Some see compliance as a barrier. And this perceived ‘challenge’ of compliance – the need to treat customers fairly and always help, respect and protect their interests – can mean some are held back by the fear of getting it wrong. How do we overcome that?
Regulation is purely a foundation that can be built from to achieve trust and excellence. While it may be a perceived barrier (we can see from our Global Fraud Research how most businesses intend on investing in analytics purely for compliance, rather than growth), if you look at the framework and overlay it to your business strategy – it can provide a pretty good skeleton for you.
In fraud, specifically, our research shows how some businesses are softening fraud controls to prevent friction occurring in the customer experience. We can see how only a third are ready and prepared for the General Data Protection Regulation (GDPR) that will transition Europe (with the UK adopting the Privacy Bill) into a new modern data protection regulation. We can also see that of the top three reasons businesses are investing in analytics is to fulfil regulatory needs – specifically auditing and enhancing controls and checks – which are necessary for compliance.
Regulation, in our view, is a force for good. And if you look at a few of the most topical at present you can see that:
- The GDPR is outlining a process for data management that for a long time many have strived towards achieving anyway. Better transparency, data connectivity, better outcomes from data and better customer engagement.
- Open Banking opens up transactional data that was until recently limited to the holding bank. This rich information can now mean decisions are made to a much higher standard and with a much better degree of visibility around what a customer can afford – and what products best suit them. Again, something many have strived to achieve for years through technology developments.
- PSD2 introduces a clearly defined regulated approach to tackling fraud for online payments. This will make e-commerce more secure and robust. It will also drive payments providers to introduce new ways to securely authorise payments and data release. We expect to see a biometrics arms race over the next few years because of this.
- Anti-Money Laundering regulation outlines clear steps businesses need to take to ensure that they really know who they are doing business with and that they have a clear understanding of what risks they are taking on board. Again, something many strive toward daily to reduce unnecessary risks. Here again, the bottom line is the same common objective – know who you are dealing with each time.
Regulations, good businesses practices and personalisation can all help build trust.
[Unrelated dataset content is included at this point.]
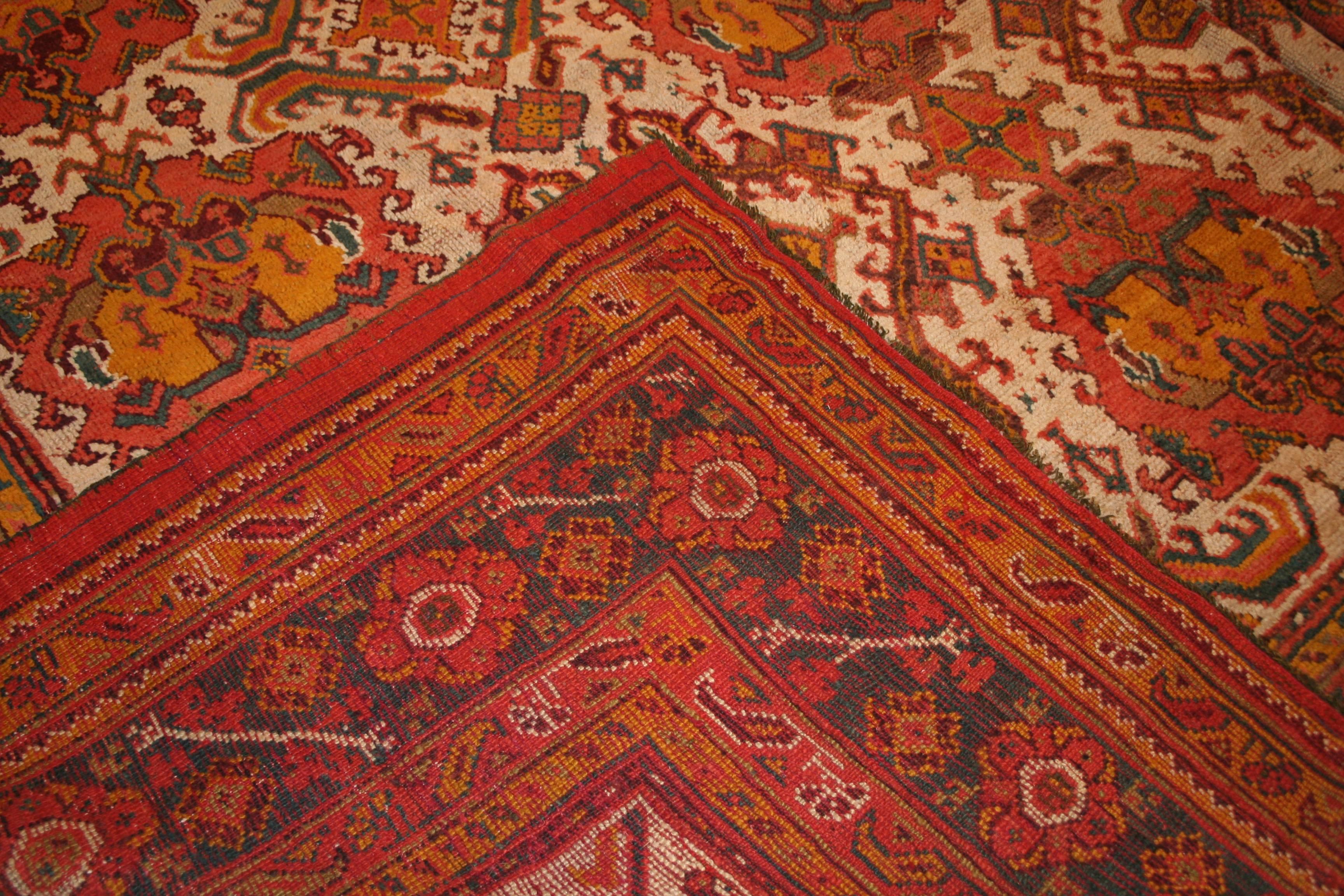 Ivory Background Oushak Carpet, circa 1920s 7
And trust is probably the one thing that is going to make or break loyalty, brand and growth moving forwards. So how do we move to a place where businesses are trusted?
To build trust, more secure data exchanges are needed. I believe it starts with identity. As we have the ability to verify people using different sources of data – using their device, using more broad data sources – we move to a more modern process.
There are, of course, complexities that sit behind digital identities. The average person on the street wouldn’t be expected to understand it. There is a lot of education to be done around helping customers understand the impact of giving their information to a third-party provider. But for Millennials, this won’t be new. It will be the norm. Most Millennials don’t hold a paper account, and therefore are fully embroiled in the digital economy. With this group, they are predominantly so tech savvy that if you asked them for paper they may need more educating on how to get it, than if you were to ask for a digital ID.
The way I see the landscape evolving is that in time you’ll have a digital identity from a chosen provider and you will be able to use that identity in different places depending on the certification it has. The identity will be transferable, digital and personal. It will be trusted and it will be fit for purpose.
As we move forward there is no need to suffer losses due to unbalanced objectives. Everything needs to converge and connect – it needs to be created under an entire infrastructure that isn’t siloed but centrally architected. We need to move to a place where systems will no longer topple like a game of jenga they are built upon, but they are multi-layered and agile. APIs offer a much faster way of ‘plugging’ in data and integrating tools – quickly.
To gain trust and maintain it we need to ensure we reconsider everything. We need to ensure we put the customer, and their expectations on your business – and the market – at the core. We don’t need to respond to and solve problems, we need to find them and then solve them. We need to be one step ahead and we need the ability to be in that position. How we get there will be interesting – but it is exciting. Every sector has a huge potential and 2018 is the start of a more integrated and value led proposition for all.